## Exercise brief:
Update the part of the listing that opens with the line containing "Looking at the" and runs to the end of the listing. Rewrite those lines with "positions" changed to "locations" and everything else left as it is.

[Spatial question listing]
┌────────
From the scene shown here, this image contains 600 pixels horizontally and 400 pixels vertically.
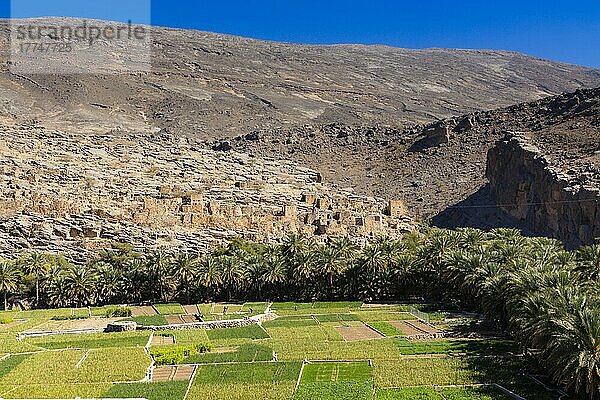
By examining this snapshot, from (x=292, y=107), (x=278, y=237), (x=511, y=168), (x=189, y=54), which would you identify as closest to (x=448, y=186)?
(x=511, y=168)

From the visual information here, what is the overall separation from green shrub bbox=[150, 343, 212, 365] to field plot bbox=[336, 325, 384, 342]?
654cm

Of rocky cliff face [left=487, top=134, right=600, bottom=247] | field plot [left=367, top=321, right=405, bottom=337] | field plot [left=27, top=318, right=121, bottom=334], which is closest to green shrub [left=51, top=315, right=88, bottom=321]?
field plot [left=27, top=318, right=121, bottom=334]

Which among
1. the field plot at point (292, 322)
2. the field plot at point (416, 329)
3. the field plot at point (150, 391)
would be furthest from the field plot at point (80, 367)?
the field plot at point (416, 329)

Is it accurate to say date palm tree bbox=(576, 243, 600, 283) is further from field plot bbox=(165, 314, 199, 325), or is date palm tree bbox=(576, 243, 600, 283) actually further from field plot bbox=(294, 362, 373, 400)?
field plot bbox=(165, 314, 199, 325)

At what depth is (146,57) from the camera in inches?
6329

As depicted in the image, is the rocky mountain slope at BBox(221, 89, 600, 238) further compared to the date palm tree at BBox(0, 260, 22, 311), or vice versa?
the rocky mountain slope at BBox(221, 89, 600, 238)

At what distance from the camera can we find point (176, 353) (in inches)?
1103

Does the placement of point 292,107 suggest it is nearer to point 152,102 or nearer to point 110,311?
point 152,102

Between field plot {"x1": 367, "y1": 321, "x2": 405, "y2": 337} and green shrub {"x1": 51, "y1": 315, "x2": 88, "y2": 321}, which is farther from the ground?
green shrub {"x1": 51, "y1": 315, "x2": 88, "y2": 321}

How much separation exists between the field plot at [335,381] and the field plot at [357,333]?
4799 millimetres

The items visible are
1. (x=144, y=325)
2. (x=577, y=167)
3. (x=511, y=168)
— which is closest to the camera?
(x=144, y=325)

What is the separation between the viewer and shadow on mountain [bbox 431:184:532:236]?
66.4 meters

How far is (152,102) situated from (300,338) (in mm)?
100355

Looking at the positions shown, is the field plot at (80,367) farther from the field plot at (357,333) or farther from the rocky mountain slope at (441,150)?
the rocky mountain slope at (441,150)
└────────
## Result:
Looking at the locations shown, is the field plot at (80,367) farther from the field plot at (357,333) or farther from the rocky mountain slope at (441,150)?
the rocky mountain slope at (441,150)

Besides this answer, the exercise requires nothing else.